Medallions of venison au poivre

Preparation info

  • Difficulty


  • Serves


Appears in

Soho Cooking

Soho Cooking

By Alastair Little

Published 1999

  • About

This type of dish absolutely reeks of restaurants and, in particular, rather grand restaurants of a certain age which certainly describes L’Escargot in Greek Street. Originally called L’Escargot Bienvenue, this famous place has been around for most of this century, but by the late 1970s it was so run down that the Health Inspector shut it down due to literally hundreds of violations. It was bought by a young Manchester businessman called Nick Lander, who was convinced that Soho had a future when everyone else had written it off. He spent a fortune renovating it and brought in the first wine list that was all New World. He also hired a young and very inexperienced chef – me. It was quite a big place, seating about 200. I’d never cooked for more than about 40 people before. I believe the modern term for this is ‘a steep learning curve’; bloody precipitous, more like it.
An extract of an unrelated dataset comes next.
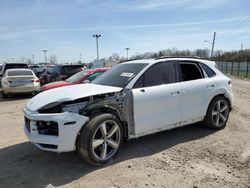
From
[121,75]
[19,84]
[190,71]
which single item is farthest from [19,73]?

This particular incarnation of venison comes from Restaurant Troisgros in Roanne in central France. Along with Michel Guérard, Paul Bocuse and Alain Chapel, the Troisgros brothers enlightened an entire generation of chefs all over the world. The first time this dish went on the menu, it sold out immediately and it has continued to do-so ever since. I called it a quintessentially restaurant dish because it is expensive, requires stock and is a little daunting to a domestic cook. Do not be put off by this, it is a quick and easy main course to prepare, though I can’t deny the expense. You will need to find a butcher who will cut and trim the medallions for you; ask him to chop up the trimmings if you want to have a go at making the stock.


  • 4 medallions of venison, cut from the eye of the saddle, 60-80 g each, plus trimmings for enriching the stock (optional)
  • 400 ml stock (veal, beef or tinned consommé, bought in will do just fine)
  • 1 tbsp black peppercorns, coarsely ground
  • salt
  • 75 g butter
  • 50 ml tawny port
  • 1 tbsp redcurrant jelly


Enriching the Stock

Put the stock of your choice in a saucepan, add the same quantity of water to it, along with the venison trimmings, and bring to a boil. Turn the heat low and simmer for 1½ hours, skimming often until reduced; don’t add any salt at this stage. Pass through a sieve into a clean pan, discard the solids, and boil again to reduce it to 200 ml.

Cooking the Medallions

Spread the ground pepper on a plate and lightly press the pieces of venison into this on both sides. Season with salt. Melt a third of the butter in a frying pan over a high heat, and as soon as it starts to foam, add the medallions. Sauté for 2 minutes on each face, then remove to rest on a warm plate in a warm place. Do not rinse the frying pan out, it is needed for the sauce.

Making the Sauce

This type of sauce is known in professional kitchens as a déglace, in more simple terms, a pan gravy, quick and easy to make providing you have everything to hand. Return the frying pan to the flame, add the port and the redcurrant jelly, stir and add the stock. Boil vigorously, scraping and stirring, until the jelly is dissolved and the stock has reduced by half. This will probably take a few minutes. When the liquid in the pan begins to look syrupy, remove from the flame and add the remaining butter in small pieces. Swirl the pan to incorporate the butter as it melts. The butter will thicken the sauce and give it a rather appetising gloss.

Finishing and Serving

Tip the medallions into the frying pan with the sauce. Be sure to also tip in any juices that have run out of the meat. Over a very low heat, warm the meat and sauce for a few seconds. Do not boil the sauce with the venison in it, or the flesh will toughen. Remove the medallions to two serving plates and coat with the sauce. The venison is best with chips and a green salad.